Verzoeker maakte bij brief van 28 augustus 2003 bezwaar gemaakt tegen het besluit van de gemeente om een ontheffing van het sluitingsuur te verlenen respectievelijk van de mededeling aan deze stichting dat het college van burgemeester en wethouders kennis had genomen van een aantal te houden festiviteiten. Nadat verzoeker een aantal maal had geïnformeerd naar de stand van zaken, werd op 14 september 2004 een hoorzitting gehouden waarna de commissie van advies voor de bezwaarschriften van de gemeente op 12 oktober 2004 een advies uitbracht. Vervolgens diende verzoeker op 12 januari 2005 een klacht in over het uitblijven van een beslissing op zijn bezwaar. Toen afgezien van een ontvangstbevestiging een inhoudelijke reactie op zijn klacht uitbleef, wendde verzoeker zich op 28 februari 2005 tot de Nationale ombudsman.
Hij klaagde erover dat de gemeente tot op dat moment nog niet had beslist op zijn bezwaarschrift.
In reactie op de klacht gaf de gemeente aan dat verzoeker overlast ondervond van de activiteiten van de stichting in het wijkgebouw dat naast zijn woning was gelegen, en dat het de bedoeling was om door middel afspraken en het toezien op de naleving hiervan de overlast zoveel mogelijk te beperken.

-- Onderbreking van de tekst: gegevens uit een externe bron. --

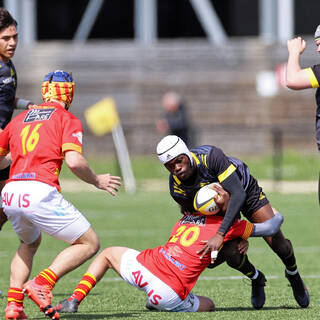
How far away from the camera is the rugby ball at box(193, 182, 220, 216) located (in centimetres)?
678

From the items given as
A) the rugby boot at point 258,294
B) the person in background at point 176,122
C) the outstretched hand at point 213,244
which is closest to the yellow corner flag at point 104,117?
the person in background at point 176,122

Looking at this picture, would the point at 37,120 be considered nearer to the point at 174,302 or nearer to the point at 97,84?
the point at 174,302

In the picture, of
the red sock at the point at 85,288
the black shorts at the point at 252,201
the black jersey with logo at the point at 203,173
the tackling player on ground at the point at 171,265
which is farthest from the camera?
the black shorts at the point at 252,201

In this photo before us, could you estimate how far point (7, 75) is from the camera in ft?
26.5

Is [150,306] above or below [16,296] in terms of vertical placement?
below

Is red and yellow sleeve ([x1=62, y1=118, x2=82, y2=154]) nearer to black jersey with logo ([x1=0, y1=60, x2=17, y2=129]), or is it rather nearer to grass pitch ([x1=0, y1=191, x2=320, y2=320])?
grass pitch ([x1=0, y1=191, x2=320, y2=320])

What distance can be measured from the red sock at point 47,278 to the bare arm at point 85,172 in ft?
2.31

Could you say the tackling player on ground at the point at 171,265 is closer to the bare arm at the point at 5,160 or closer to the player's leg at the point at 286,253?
the player's leg at the point at 286,253

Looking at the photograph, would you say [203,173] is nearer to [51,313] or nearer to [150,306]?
[150,306]

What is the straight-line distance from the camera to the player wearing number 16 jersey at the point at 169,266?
6734mm

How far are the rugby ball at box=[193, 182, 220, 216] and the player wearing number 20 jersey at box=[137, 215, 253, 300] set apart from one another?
0.16 m

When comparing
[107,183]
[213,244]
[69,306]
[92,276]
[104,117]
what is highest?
[107,183]

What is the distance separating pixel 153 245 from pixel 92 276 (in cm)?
509

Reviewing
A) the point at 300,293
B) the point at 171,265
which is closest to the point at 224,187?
the point at 171,265
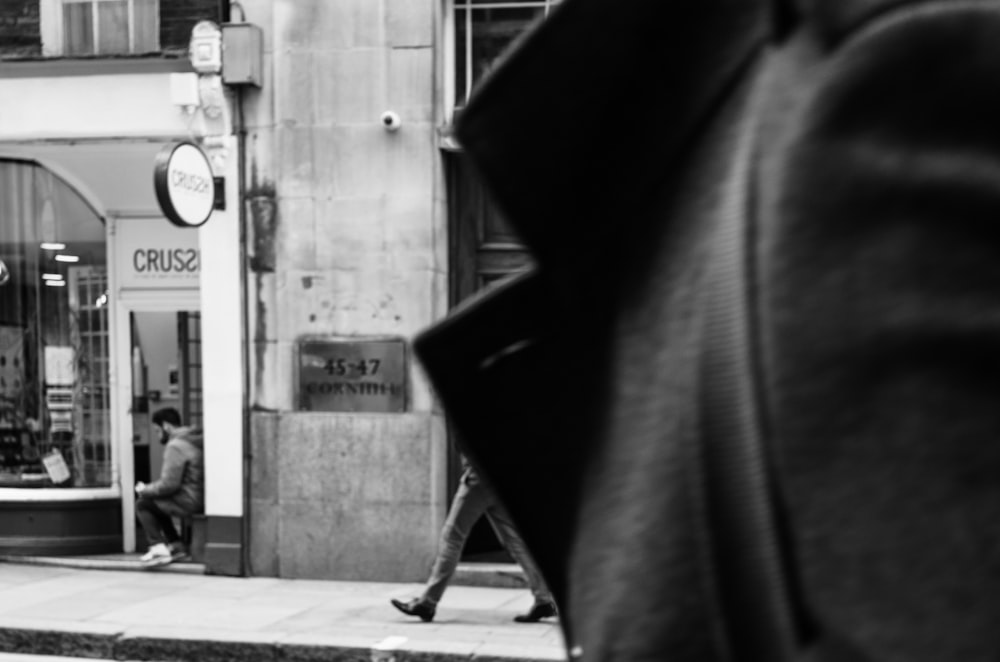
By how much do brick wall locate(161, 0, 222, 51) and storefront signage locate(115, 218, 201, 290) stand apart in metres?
1.74

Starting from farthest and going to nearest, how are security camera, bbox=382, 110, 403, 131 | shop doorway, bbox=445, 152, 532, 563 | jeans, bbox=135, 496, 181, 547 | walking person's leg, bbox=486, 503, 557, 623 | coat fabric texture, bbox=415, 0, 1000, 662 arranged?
jeans, bbox=135, 496, 181, 547
shop doorway, bbox=445, 152, 532, 563
security camera, bbox=382, 110, 403, 131
walking person's leg, bbox=486, 503, 557, 623
coat fabric texture, bbox=415, 0, 1000, 662

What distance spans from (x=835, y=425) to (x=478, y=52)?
469 inches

Hiertoe was een aantal maal, onder meer naar aanleiding van de klacht van verzoeker, overleg gevoerd met diverse betrokken instanties. De beslissing op het bezwaar volgde uiteindelijk niet eerder dan bij brief van 29 juni 2005, nadat de Nationale ombudsman de gemeente tot viermaal toe had gerappelleerd.
De Nationale ombudsman overwoog dat de termijn waarbinnen op het bezwaarschrift was beslist, de wettelijke termijnen zeer fors had overschreden. Op zichzelf was het te waarderen dat de gemeente zocht naar oplossingen voor verzoekers klachten over overlast. Echter de termijn waarop dit zijn beslag had gekregen, was te lang, in aanmerking genomen de tijd die was verstreken tussen de verschillende bijeenkomsten waarvan de gemeente niet inzichtelijk had gemaakt wat er concreet was gebeurd in deze perioden.
Het vereiste van voortvarendheid was dan ook geschonden. De onderzochte gedraging was niet behoorlijk.